YasirKusay commented 2 months ago

Here are the contents:

                                 Started job on |   Aug 22 15:01:31
                             Started mapping on |   Aug 22 15:07:45
                                    Finished on |   Aug 22 15:12:28
       Mapping speed, Million of reads per hour |   36.23

                          Number of input reads |   2847817
                      Average input read length |   284
                                    UNIQUE READS:
                   Uniquely mapped reads number |   0
                        Uniquely mapped reads % |   0.00%
                          Average mapped length |   0.00
                       Number of splices: Total |   0
            Number of splices: Annotated (sjdb) |   0
                       Number of splices: GT/AG |   0
                       Number of splices: GC/AG |   0
                       Number of splices: AT/AC |   0
               Number of splices: Non-canonical |   0
                      Mismatch rate per base, % |   -nan%
                         Deletion rate per base |   0.00%
                        Deletion average length |   0.00
                        Insertion rate per base |   0.00%
                       Insertion average length |   0.00
                             MULTI-MAPPING READS:
        Number of reads mapped to multiple loci |   0
             % of reads mapped to multiple loci |   0.00%
        Number of reads mapped to too many loci |   25964
             % of reads mapped to too many loci |   0.91%
                                  UNMAPPED READS:
  Number of reads unmapped: too many mismatches |   0
       % of reads unmapped: too many mismatches |   0.00%
            Number of reads unmapped: too short |   2738722
                 % of reads unmapped: too short |   96.17%
                Number of reads unmapped: other |   83131
                     % of reads unmapped: other |   2.92%
                                  CHIMERIC READS:
                       Number of chimeric reads |   138010
                            % of chimeric reads |   4.85%
suhrig commented 2 months ago

This is the problem: % of reads unmapped: too short | 96.17% STAR couldn't map any reads!

What command did you use?

Can you share a few reads from your FastQ file?
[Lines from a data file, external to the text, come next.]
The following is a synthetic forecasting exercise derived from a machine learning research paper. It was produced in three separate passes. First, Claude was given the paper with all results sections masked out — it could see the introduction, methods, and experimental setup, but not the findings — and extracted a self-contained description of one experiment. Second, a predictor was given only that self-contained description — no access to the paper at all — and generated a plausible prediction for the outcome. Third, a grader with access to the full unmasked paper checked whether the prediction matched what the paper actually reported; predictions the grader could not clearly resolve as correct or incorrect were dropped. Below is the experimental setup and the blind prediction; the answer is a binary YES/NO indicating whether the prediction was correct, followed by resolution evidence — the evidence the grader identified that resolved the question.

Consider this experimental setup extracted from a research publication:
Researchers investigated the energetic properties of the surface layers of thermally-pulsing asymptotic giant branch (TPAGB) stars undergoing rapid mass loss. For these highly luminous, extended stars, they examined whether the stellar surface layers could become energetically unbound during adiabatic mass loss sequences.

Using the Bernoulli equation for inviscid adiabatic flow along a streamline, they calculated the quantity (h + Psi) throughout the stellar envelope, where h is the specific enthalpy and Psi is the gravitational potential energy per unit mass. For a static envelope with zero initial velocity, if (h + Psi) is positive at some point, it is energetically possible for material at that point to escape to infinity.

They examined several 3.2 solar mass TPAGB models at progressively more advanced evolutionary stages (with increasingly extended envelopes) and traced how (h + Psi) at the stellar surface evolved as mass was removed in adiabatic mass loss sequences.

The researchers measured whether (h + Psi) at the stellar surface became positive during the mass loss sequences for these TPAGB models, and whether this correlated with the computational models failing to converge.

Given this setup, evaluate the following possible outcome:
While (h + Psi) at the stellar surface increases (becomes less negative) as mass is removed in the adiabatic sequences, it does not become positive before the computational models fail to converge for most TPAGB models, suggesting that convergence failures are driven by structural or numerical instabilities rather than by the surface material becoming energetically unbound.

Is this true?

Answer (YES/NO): NO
For example:

zcat read1.fastq.gz | head -n 1000000 | tail
zcat read2.fastq.gz | head -n 1000000 | tail
YasirKusay commented 2 months ago

Its very weird, as everything here is 150 base pairs.

YasirKusay commented 2 months ago

I did not notice this and this may be a STAR issue and I will try and address it, but can you confirm that this issue is because of the low mapping rate.

suhrig commented 2 months ago

Yes, it's 100% because of the low mapping rate.